Wednesday, August 20, 2014

Dead to You

A review in 10 words (or thereabouts): How science solves the mystery, and genetics comes back to bite a boy in the butt.

Author: Lisa McMann
Info: Simon Pulse, copyright 2012, 243 pages

Ethan was abducted from his front yard when he was just seven years old. Now, at sixteen, he has returned to his family.

It's a miracle... at first.

Then the tensions start to build. His reintroduction to his old life isn't going smoothly, and his family is tearing apart all over again. If only Ethan could remember something, anything, about his life before, he'd be able to put the pieces back together.

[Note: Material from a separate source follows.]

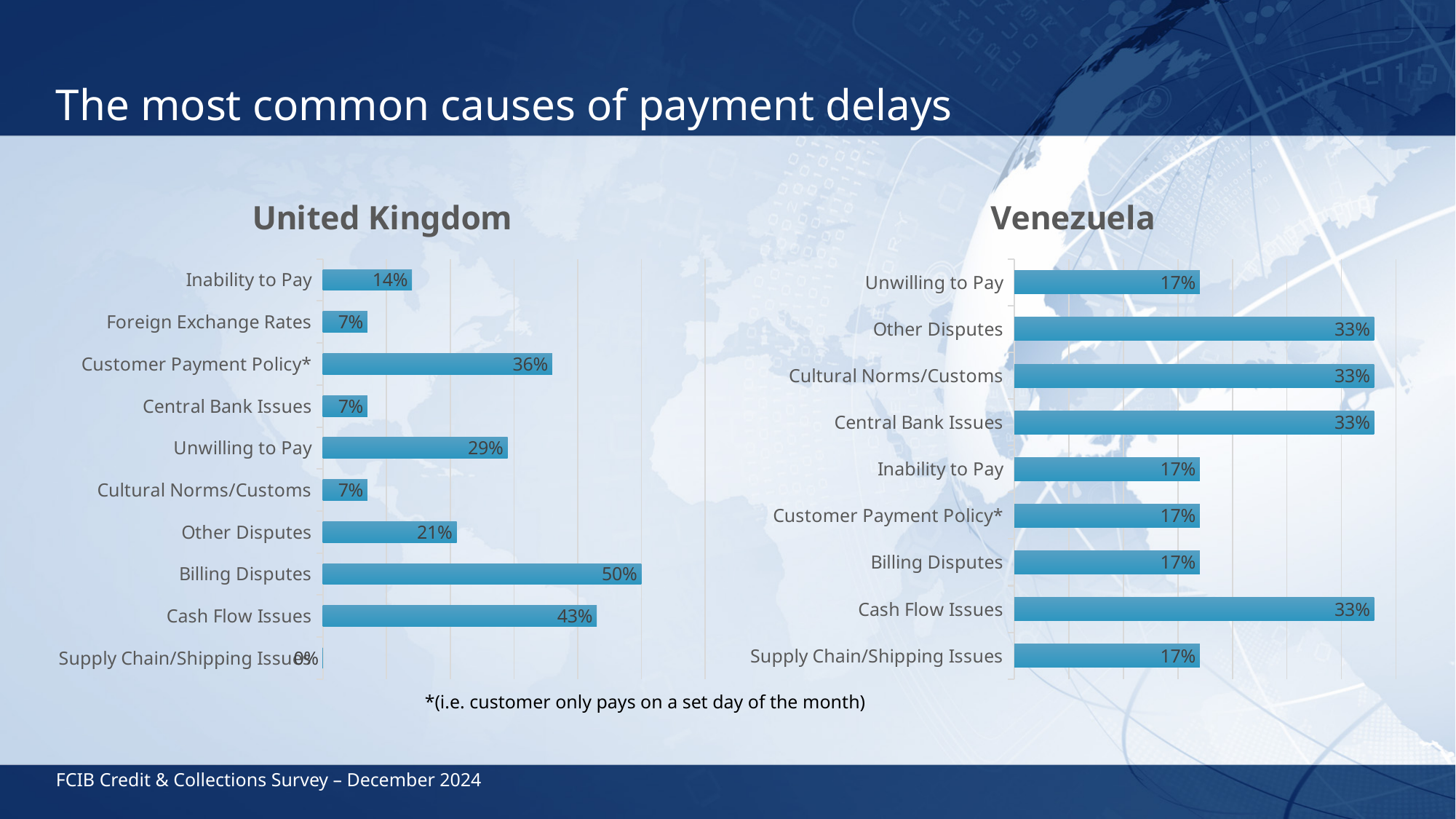
In the Venezuela chart, what is the difference between Other Disputes and Billing Disputes? 16% In the United Kingdom chart, which category has the lowest value? Supply Chain/Shipping Issues How many categories are shown in the Venezuela chart? 9 In the United Kingdom chart, what is the value for Customer Payment Policy*? 36% What type of chart is the Venezuela chart? Bar chart In the United Kingdom chart, what is the difference between Billing Disputes and Cash Flow Issues? 7% In the United Kingdom chart, what is the value for Billing Disputes? 50% In the Venezuela chart, what is the value for Unwilling to Pay? 17% How many categories are shown in the United Kingdom chart? 10 In the United Kingdom chart, which category has the highest value? Billing Disputes In the United Kingdom chart, which is larger: Unwilling to Pay or Other Disputes? Unwilling to Pay In the Venezuela chart, what is the value for Cash Flow Issues? 33%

But there's something that's keeping his memory blocked.

Something unspeakable...

~Goodreads Description~

I wasn't going to write this review.  It's not that it was really poorly written.  I just found it to be completely implausible. 

The Breakdown
Ethan was kidnapped as a small boy, but he's back.  He doesn't remember much about his abduction, and his memories of his childhood are basically non-existent, but he's happy to be off the streets back with the family he once knew.  But things aren't going as smoothly as he had hoped.  His parents are extremely overprotective, his brother hates him, and there's a replacement child that's just as stubborn as he is.  The small town is overjoyed to have the lost boy returned, but the memories of his past keep coming back to haunt him, and Ethan is about to find out that the past can destroy you.

So I can buy a lost boy returned.  And I can buy a loss of memories suffered by trauma and possibly stockholm syndrome.  But I refuse to believe that a family would meet a lost child and immediately take him home without any initial counseling or visitations.  I also can't believe that that same child, who has been gone for NINE years, would be sent to school two days later without having first learned the type of abuse, mental or physical, he might have endured.  And would a family really bring a stranger, who has knowingly been living on the streets, into their home when they have two other children at home, one of which has no idea she had a brother that disappeared in the first place?

Again, not poorly written, Lisa McMann has some talent, just not a great plot.  I never really sympathized with Ethan and his difficulties.  I never actually sympathized with anyone in the family, and I really felt like I should after everything they endured.  It was, however, fast paced and easy to read, with clues revealed pretty quickly while still building tension and intensity.

Sadly, there are many of these kinds of stories in the news.  And if you're fascinated with the consequences of captivity, loss, and neglect, this might be the book for you.